▶ [Work to be completed] In the listing below, locate the line containing "Planned action" and the line containing "UNIVERSITY OF LONDON". Output both of them and every line between, exactly as written, and nothing more.

▶ [Records]
=== Begin Enclosure ===

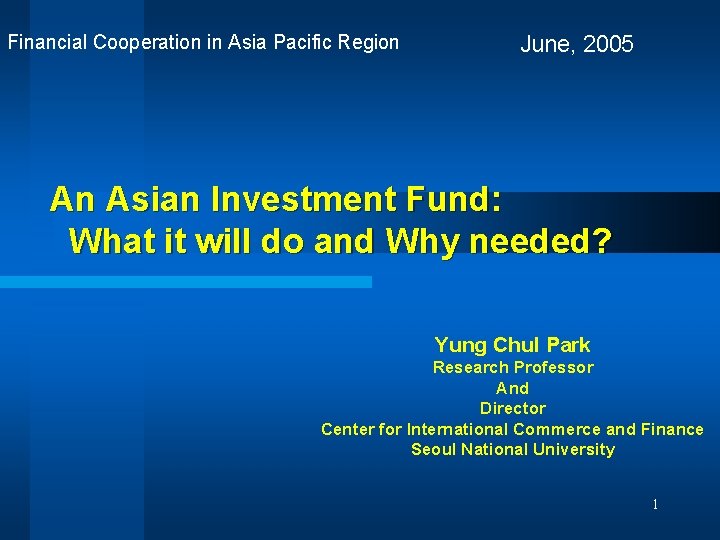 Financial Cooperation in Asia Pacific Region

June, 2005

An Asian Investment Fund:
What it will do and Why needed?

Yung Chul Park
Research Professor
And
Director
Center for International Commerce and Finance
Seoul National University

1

=== End Enclosure ===
=== Begin Enclosure ===

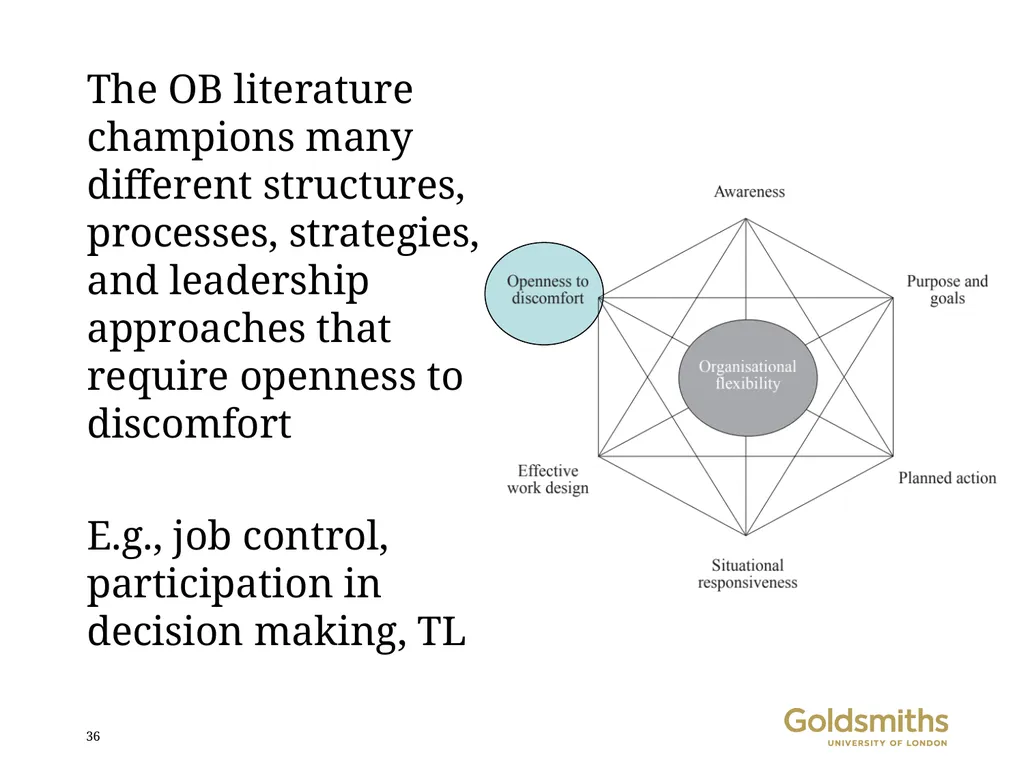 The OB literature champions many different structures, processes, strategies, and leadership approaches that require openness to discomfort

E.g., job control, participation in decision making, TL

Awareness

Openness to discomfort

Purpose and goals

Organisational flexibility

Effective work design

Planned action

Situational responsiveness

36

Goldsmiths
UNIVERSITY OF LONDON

=== End Enclosure ===

▶ [Exercise solution]
Planned action

Situational responsiveness

36

Goldsmiths
UNIVERSITY OF LONDON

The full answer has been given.